Las Vegas Sun

April 18, 2024

Concert review: Adele at Cosmo’s Chelsea Ballroom

Adele

Isaac Brekken

Once, at a forgettable, now-defunct bar on Sahara, I found myself listening to a no-name singer-songwriter from LA introduce her song about a fling gone awry. He was her boss, blah blah blah. Suddenly, she stopped and said, “Oh my God, you guys. I am that girl.” Indeed, that girl—the one who writes songs about her ex, or bad poetry, drunken texts or sloppy Facebook statuses. Most of us have been there. It usually isn’t pretty.

Adele is the grand exception.

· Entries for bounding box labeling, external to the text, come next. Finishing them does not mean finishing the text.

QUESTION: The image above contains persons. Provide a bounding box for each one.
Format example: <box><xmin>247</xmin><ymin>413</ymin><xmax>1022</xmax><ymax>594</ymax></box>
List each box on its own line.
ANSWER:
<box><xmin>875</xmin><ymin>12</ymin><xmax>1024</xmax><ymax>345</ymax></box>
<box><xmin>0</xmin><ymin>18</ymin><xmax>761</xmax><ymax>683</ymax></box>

The 23-year-old British songstress behind the you-cannot-avoid-it summer hit “Rolling in the Deep” is the queen of that girls. She has never made it a secret that her wildly successful 2011 album 21 and its predecessor, 2008’s 19, are about former loves. Luckily, Adele has the power to be that girl, and I’m not just talking about her vocal prowess.

The Details

Adele
August 20, The Cosmopolitan
Related
5 thoughts from Adele at Cosmo's Chelsea Ballroom

Adele connects with audiences, live or otherwise. That much was proven Saturday at the Cosmopolitan’s Chelsea Ballroom, where the Brit’s own immaculate vocals were at times drowned out completely by the crowd. I’ve heard singing along before, but never like this. These devotees belted with conviction, as if Adele hadn’t written about her exes, but theirs.

And, in a way, you could say she has. Adele’s strength is in her ability to capture the most human of emotions, like the purgatory stage between being on your knees begging and being so over it. What she offers isn’t simple heartache but pain layered in self-awareness and the teensiest bit of hope. “I hate to turn up out of the blue uninvited, but I couldn’t stay away, I couldn’t fight it,” Adele unleashes in “Someone Like You,” a crowd favorite. “I had hoped you’d see my face and that you’d be reminded that for me, it isn’t over. Nevermind, I’ll find someone like you.”

Her music can speak for itself, but it turns out it’s better when it doesn’t. Adele peppered her performance with candid tales about the inspiration behind her songs, at one point admitting she wouldn’t be bashing her ex (like she usually does) because she’d reconnected with him earlier in the week. It felt like an intimate conversation, albeit with 4,000 people eavesdropping. She felt as real as her music feels—and with Adele, that’s saying a lot.